# [SOLVED] Changed vista to xp now i have no sound, help



## rayelva1 (Aug 11, 2007)

MY EMACHINE T5082 CAME WITH WINDOWS VISTA WHICH GAVE ME MORE PROBLEMS THAN I COULD HANDLE DUE TO SOFTWARE I USE. I REMOVED VISTA AND REPLACED IT WITH MY XP BUT NOW I DO NOT HAVE ANY "AUDIO DEVICES" INSTALLED. i HAVE NOT REMOVED ANYTHING BUT THE SPEAKERS THAT CAME WITH THE T5082 PLUG INTO THE RADIO PLUG THAT LOOKS LIKE A HEADPHONE JACK AND THE OTHER IS A USB CONNECTION ALSO. MY CONTROL PANEL SOUND DEVICE FOLDER SAYS THAT I HAVE NO AUDIO DEVICES INSTALLED. WHAT DOES ALL THIS MEAN AND HOW CAN I MAKE THE SOUND WORK. IS THERE A PLACE WHERE I CAN GET AN 'AUDIO DEVICE' TO DOWNLOAD?


----------



## mattlock (Dec 28, 2005)

*Re: Changed vista to xp now i have no sound, help*

Hello and welcome to TSF. 

You need to install audio drivers. Emachine only offers the Vista drivers so the best I can do at this point is to have you try the latest drivers from Realtek. Follow the link below and download the Windows XP drivers. Download the executable version (be sure to note download location) and double click the file once it's downloaded.

http://152.104.125.41/downloads/dow...=24&Level=4&Conn=3&DownTypeID=3&GetDown=false

You may need to restart the PC, but you should have sound once again. 

Post back with your results, questions, or concerns.


----------



## rayelva1 (Aug 11, 2007)

*Re: Changed vista to xp now i have no sound, help*

thanks for the info and link - got it working and this has been very helpful. at the end of the month when i get paid i will give a donation. you are well worth it. thanks again.


----------



## mattlock (Dec 28, 2005)

*Re: Changed vista to xp now i have no sound, help*

You are very welcome, and thank you in advance for your kind donation. All donations are used for the up keep of the site and helps keep online and free for all to use.

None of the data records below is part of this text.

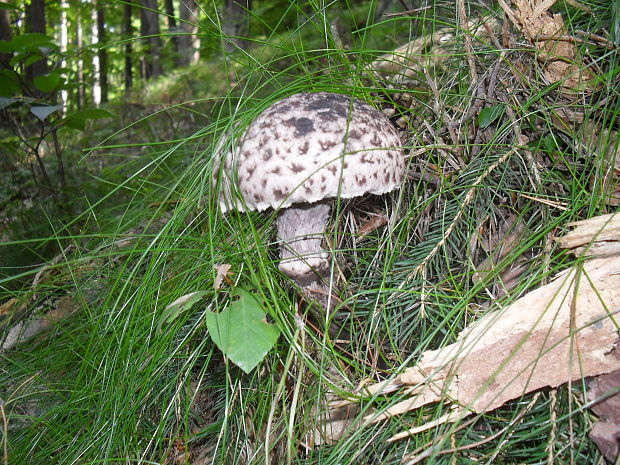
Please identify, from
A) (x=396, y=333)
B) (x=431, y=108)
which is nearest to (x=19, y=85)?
(x=431, y=108)

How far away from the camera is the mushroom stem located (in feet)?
5.83

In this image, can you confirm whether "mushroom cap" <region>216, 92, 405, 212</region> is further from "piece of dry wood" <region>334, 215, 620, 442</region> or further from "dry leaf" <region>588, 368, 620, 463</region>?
"dry leaf" <region>588, 368, 620, 463</region>

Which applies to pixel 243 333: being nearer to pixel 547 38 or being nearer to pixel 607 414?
pixel 607 414

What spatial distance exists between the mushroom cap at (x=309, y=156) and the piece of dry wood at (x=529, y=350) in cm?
61

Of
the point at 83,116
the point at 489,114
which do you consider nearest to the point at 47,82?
the point at 83,116

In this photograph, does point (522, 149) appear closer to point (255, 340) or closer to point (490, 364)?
point (490, 364)

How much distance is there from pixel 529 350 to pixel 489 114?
36.6 inches

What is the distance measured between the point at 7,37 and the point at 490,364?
9.30 meters

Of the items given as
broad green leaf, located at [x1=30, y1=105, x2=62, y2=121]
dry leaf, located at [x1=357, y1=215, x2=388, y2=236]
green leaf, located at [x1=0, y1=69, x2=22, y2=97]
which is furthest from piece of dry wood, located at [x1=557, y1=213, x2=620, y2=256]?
green leaf, located at [x1=0, y1=69, x2=22, y2=97]

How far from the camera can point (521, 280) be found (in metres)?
1.38

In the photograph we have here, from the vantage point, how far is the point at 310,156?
1.50m

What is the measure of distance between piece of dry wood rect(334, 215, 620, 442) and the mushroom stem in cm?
60

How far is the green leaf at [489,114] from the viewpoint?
1.72 m

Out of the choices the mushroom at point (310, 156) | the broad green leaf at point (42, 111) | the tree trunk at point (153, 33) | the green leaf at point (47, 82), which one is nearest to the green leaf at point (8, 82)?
the green leaf at point (47, 82)
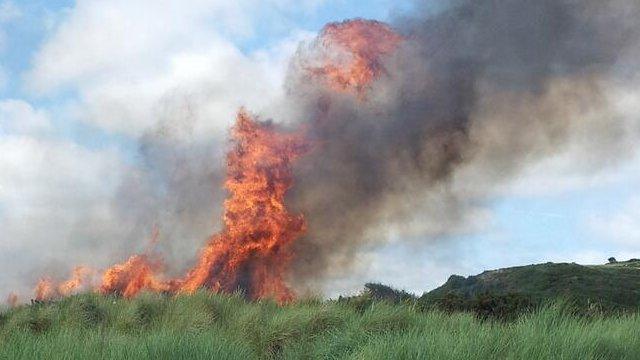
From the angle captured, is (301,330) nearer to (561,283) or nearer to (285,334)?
(285,334)

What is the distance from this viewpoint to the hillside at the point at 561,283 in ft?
92.9

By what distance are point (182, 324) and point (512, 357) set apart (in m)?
8.84

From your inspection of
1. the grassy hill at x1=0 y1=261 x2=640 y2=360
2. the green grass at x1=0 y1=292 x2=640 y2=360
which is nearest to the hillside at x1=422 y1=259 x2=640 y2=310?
the grassy hill at x1=0 y1=261 x2=640 y2=360

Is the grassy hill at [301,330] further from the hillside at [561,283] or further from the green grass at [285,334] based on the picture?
the hillside at [561,283]

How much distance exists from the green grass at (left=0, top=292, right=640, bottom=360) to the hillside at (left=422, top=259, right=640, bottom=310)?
12141 mm

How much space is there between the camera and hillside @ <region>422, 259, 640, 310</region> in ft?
92.9

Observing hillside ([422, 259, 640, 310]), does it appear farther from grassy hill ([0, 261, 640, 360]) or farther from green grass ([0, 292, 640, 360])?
green grass ([0, 292, 640, 360])

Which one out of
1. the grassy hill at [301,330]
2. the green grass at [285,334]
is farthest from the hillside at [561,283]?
the green grass at [285,334]

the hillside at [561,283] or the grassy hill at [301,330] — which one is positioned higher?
the hillside at [561,283]

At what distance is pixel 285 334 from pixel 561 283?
19.4m

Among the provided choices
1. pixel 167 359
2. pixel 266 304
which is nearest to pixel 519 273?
pixel 266 304

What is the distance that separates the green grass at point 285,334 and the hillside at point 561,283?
39.8 ft

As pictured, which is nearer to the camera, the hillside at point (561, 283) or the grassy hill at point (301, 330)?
the grassy hill at point (301, 330)

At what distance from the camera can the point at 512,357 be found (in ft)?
29.2
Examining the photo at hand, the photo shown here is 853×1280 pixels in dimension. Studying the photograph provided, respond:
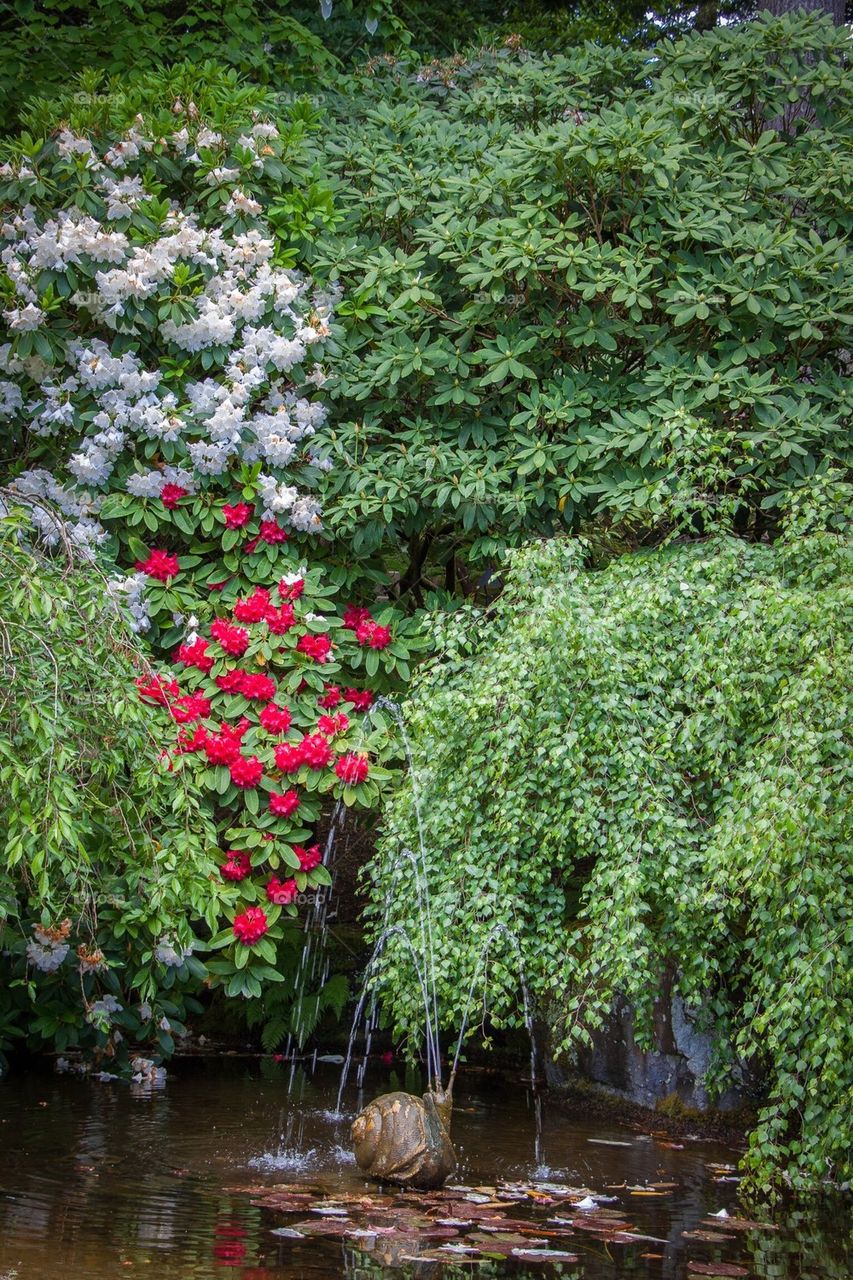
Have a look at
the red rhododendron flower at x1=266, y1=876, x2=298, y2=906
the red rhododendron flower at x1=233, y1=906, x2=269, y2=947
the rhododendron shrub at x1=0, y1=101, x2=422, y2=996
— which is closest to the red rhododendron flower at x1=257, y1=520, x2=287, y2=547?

We are always here and happy to help.:wave:


----------



## luck91 (Mar 23, 2008)

Is this supposed to be a simple driver apply because mine still does not work using WDM_R189.exe for XP. I have XP Pro sp3.
Thanks,


----------



## xLostSoulx (Mar 9, 2008)

Luck, did you have sound before you install Windows XP SP3?


----------